How do you find the definite integral of #tan x dx# from #[pi/4, pi]#?

Question

Ezekiel Alexander · Accepted Answer

Actual Value: Impossible to determine

Value by Cauchy's Principal Value: #int_(pi/4)^pitanxdx = ln(1/sqrt(2)) = -0.34657# For a simple answer, this integral doesn't converge (it has an asymptote at #x = pi/2#. However, if we use Cauchy principal value, we can derive the above answer. We are asked to find #int_(pi/4)^pi tanx dx#. The first step in solving this problem is determining the antiderivative. Recall that #tanx = sinx/cosx#: #= int_(pi/4)^pi sinx/cosx dx# This is currently very hard to integrate. Let's attempt a u-substitution. Let #u = cosx#. Then #du = -sinxdx# and #dx = -(du)/sinx# #=int_(pi/4)^pi sinx/u * -(du)/sinx# #=int_(pi/4)^pi -1/udu# By the rule #int1/xdx = ln|x| + C#. #=-[ln|u|]_(pi/4)^pi# #= -[ln|cosx|]_(pi/4)^pi# Evaluate using the second fundamental theorem of calculus, which states that #int_a^bF(x)dx = f(b) - f(a)#, where #int(F(x))dx = f(x)#. #=-(ln|cospi| - ln|cospi/4|)# #~= -0.34657# Hopefully this helps!

Isabella Ackerman · Answer

undefined To find the definite integral of tan(x) dx from π/4 to π, you can use the properties of the tangent function and integration techniques.

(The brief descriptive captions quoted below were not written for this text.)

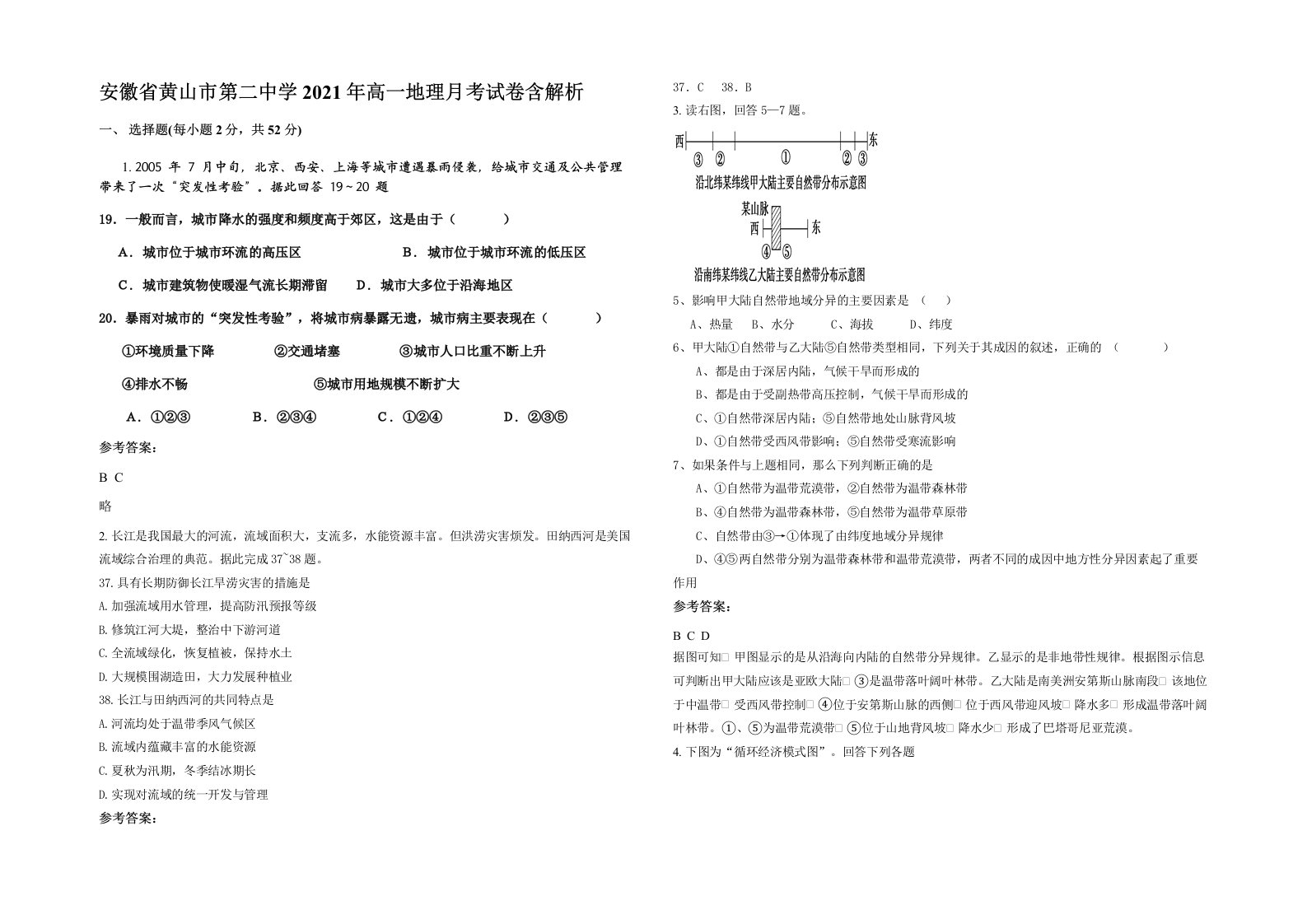 安徽省黄山市第二中学2021年高一地理月考试卷含解析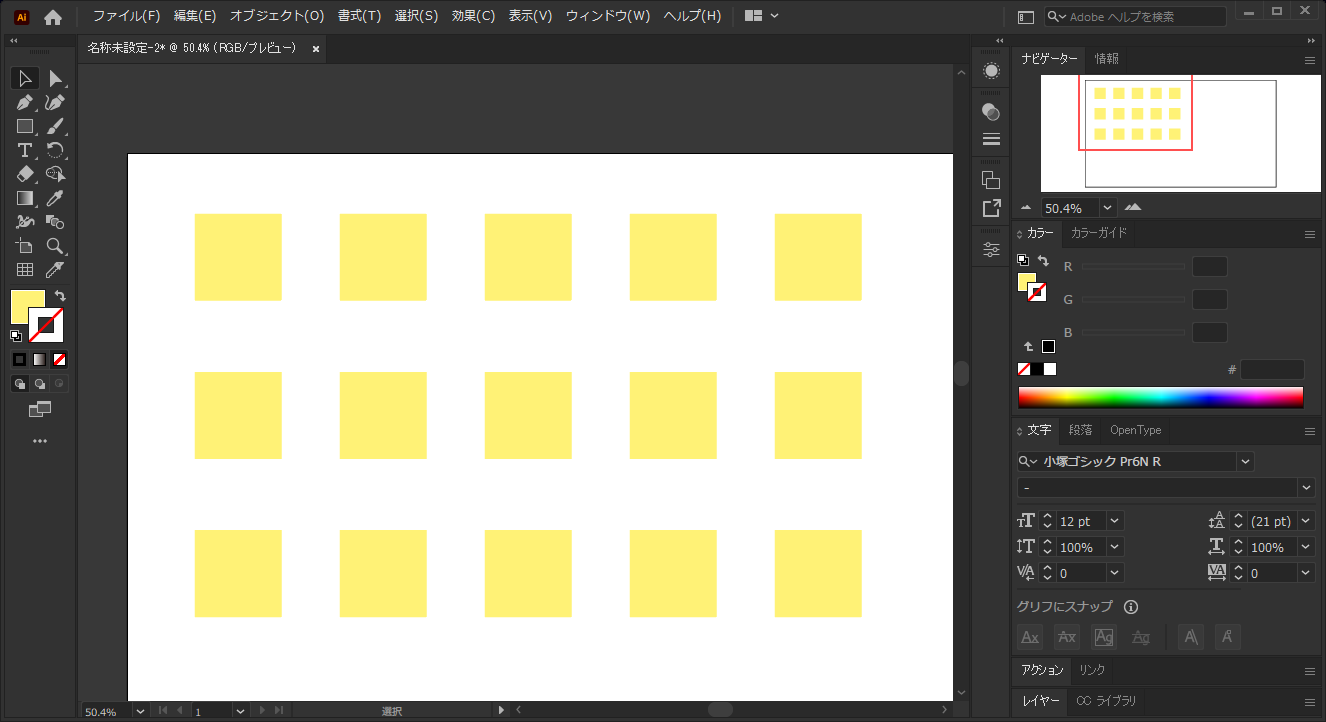 複数の図形全体にグラデーションを適用する Illustratorの操作方法 使い方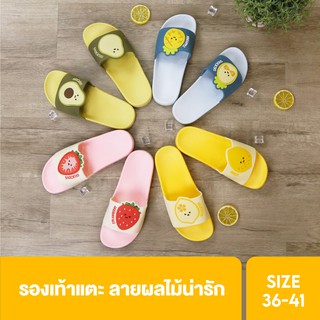 รองเท้า แตะ รูปผลไม้ มี 4 สีให้เลือก ชมพู / เขียว / ฟ้า / เหลือง (Fruit Slippers) BDD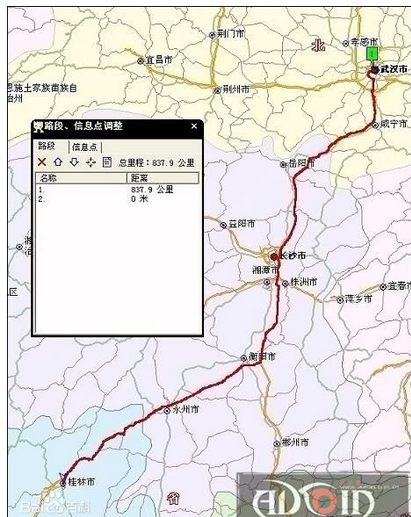 衡阳322国道图片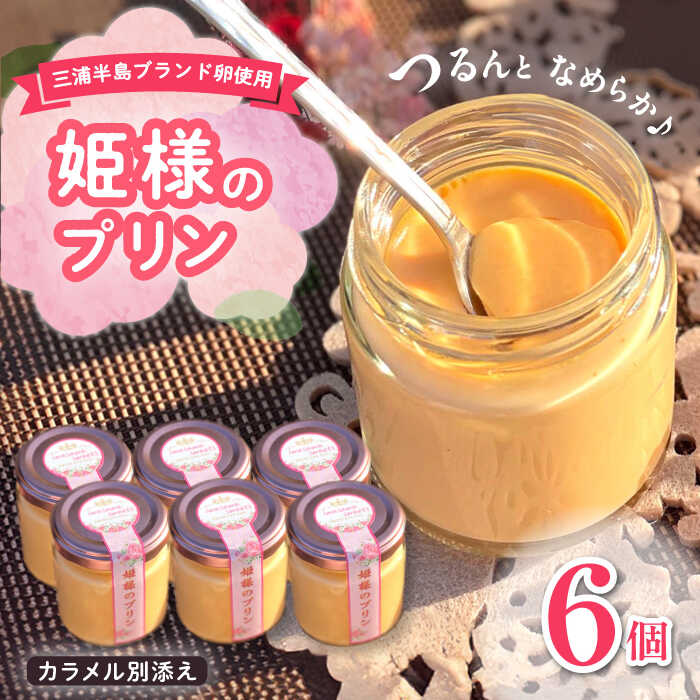 【ふるさと納税】「姫様のプリンセット」(6個入り) 飼い方にこだわり餌にこだわった姫様のたまごで作ったプリン 【横須賀商工会議所 おもてなしギフト事務局(岩沢ポ...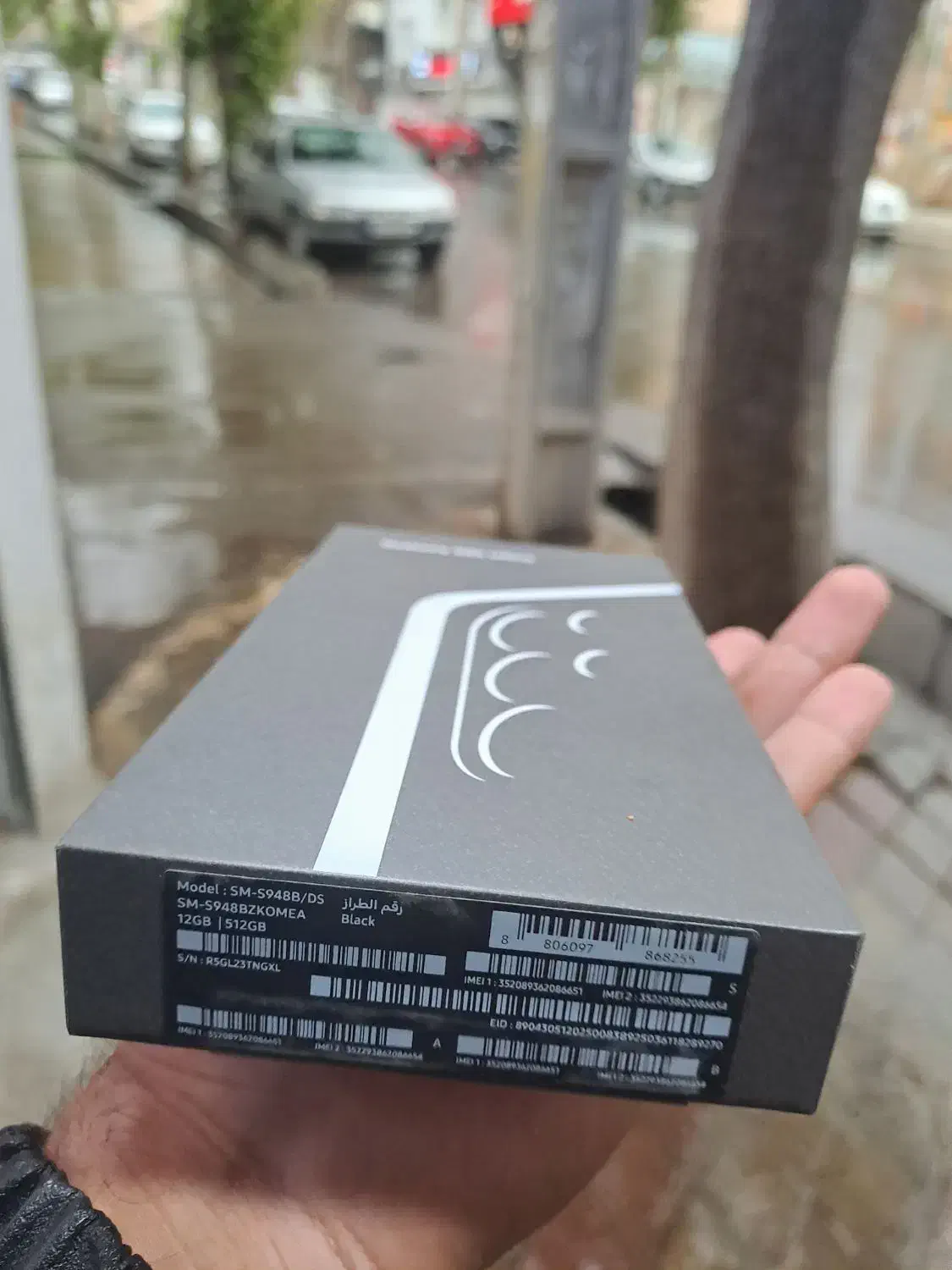 s26 ultra|موبایل|ایلام, |دیوار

Firstly, rewrite tan(x) in terms of sine and cosine using the identity tan(x) = sin(x)/cos(x). Then, apply the substitution method, letting u = cos(x) and du = -sin(x) dx. This transforms the integral into ∫(1/u) du. Integrate this expression with respect to u, which yields ln|u|. Now, substitute back u = cos(x), resulting in ln|cos(x)|. Finally, evaluate this expression from π/4 to π and subtract the lower limit value from the upper limit value. This process will give you the definite integral of tan(x) dx from π/4 to π.